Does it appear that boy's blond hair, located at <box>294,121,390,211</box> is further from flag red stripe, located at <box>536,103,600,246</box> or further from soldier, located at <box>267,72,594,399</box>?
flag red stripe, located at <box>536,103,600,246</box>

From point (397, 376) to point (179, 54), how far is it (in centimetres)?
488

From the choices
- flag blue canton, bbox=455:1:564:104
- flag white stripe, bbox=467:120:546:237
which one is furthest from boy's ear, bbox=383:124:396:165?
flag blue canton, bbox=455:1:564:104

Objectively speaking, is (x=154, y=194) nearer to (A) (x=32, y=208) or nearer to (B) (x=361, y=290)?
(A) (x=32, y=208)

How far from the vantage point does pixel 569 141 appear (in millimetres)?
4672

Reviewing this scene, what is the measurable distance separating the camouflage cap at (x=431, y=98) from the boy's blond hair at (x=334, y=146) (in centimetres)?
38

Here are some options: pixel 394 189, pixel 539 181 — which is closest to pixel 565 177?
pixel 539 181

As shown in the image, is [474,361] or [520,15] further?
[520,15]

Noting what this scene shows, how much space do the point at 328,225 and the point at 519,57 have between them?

===

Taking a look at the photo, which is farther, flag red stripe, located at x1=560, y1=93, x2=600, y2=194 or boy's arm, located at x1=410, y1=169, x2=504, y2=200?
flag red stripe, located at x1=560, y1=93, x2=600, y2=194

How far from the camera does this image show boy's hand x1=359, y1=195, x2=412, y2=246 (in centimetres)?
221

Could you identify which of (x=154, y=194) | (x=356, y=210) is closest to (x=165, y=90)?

===

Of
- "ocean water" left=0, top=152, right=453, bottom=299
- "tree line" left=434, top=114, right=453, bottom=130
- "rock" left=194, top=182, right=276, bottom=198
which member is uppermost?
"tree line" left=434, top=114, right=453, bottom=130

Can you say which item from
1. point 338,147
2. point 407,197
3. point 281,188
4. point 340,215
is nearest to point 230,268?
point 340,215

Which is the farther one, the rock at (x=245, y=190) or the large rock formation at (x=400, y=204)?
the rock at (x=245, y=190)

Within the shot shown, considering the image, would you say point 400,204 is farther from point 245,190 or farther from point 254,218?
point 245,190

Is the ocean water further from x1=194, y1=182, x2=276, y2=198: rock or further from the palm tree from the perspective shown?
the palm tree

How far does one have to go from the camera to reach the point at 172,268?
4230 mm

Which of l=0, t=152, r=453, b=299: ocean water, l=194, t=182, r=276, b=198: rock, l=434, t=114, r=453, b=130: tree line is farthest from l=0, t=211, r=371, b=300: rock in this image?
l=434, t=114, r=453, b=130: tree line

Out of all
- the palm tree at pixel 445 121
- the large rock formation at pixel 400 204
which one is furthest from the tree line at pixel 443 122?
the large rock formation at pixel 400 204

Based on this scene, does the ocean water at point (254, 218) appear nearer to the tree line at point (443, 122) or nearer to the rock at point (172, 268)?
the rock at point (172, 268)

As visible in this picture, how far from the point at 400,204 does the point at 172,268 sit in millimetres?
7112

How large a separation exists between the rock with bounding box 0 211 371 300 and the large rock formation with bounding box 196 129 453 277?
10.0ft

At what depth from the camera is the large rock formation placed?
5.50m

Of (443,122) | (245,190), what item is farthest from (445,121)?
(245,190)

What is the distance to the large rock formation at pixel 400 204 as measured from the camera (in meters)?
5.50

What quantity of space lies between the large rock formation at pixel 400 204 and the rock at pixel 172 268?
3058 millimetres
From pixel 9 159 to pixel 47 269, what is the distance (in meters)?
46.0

===

_What to do_:
Extract the listing lines word for word, beginning at the line that contains "Does it appear" and stopping after the line that contains "Noting what this".

_Answer to the exercise_:
Does it appear that boy's blond hair, located at <box>294,121,390,211</box> is further from flag red stripe, located at <box>536,103,600,246</box> or further from soldier, located at <box>267,72,594,399</box>?
flag red stripe, located at <box>536,103,600,246</box>

From point (397, 376) to point (179, 54), how far is it (in centimetres)?
488

From the choices
- flag blue canton, bbox=455:1:564:104
- flag white stripe, bbox=467:120:546:237
which one is furthest from boy's ear, bbox=383:124:396:165?
flag blue canton, bbox=455:1:564:104

Objectively speaking, is (x=154, y=194) nearer to (A) (x=32, y=208) or nearer to (B) (x=361, y=290)?
(A) (x=32, y=208)

How far from the vantage point does pixel 569 141 appear (in millimetres)?
4672

Reviewing this scene, what is the measurable distance separating the camouflage cap at (x=431, y=98) from the boy's blond hair at (x=334, y=146) (in centimetres)?
38

Here are some options: pixel 394 189, pixel 539 181 — which is closest to pixel 565 177?
pixel 539 181

As shown in the image, is [474,361] or [520,15] further?
[520,15]

Noting what this scene shows, how much space do the point at 328,225 and the point at 519,57 have between them?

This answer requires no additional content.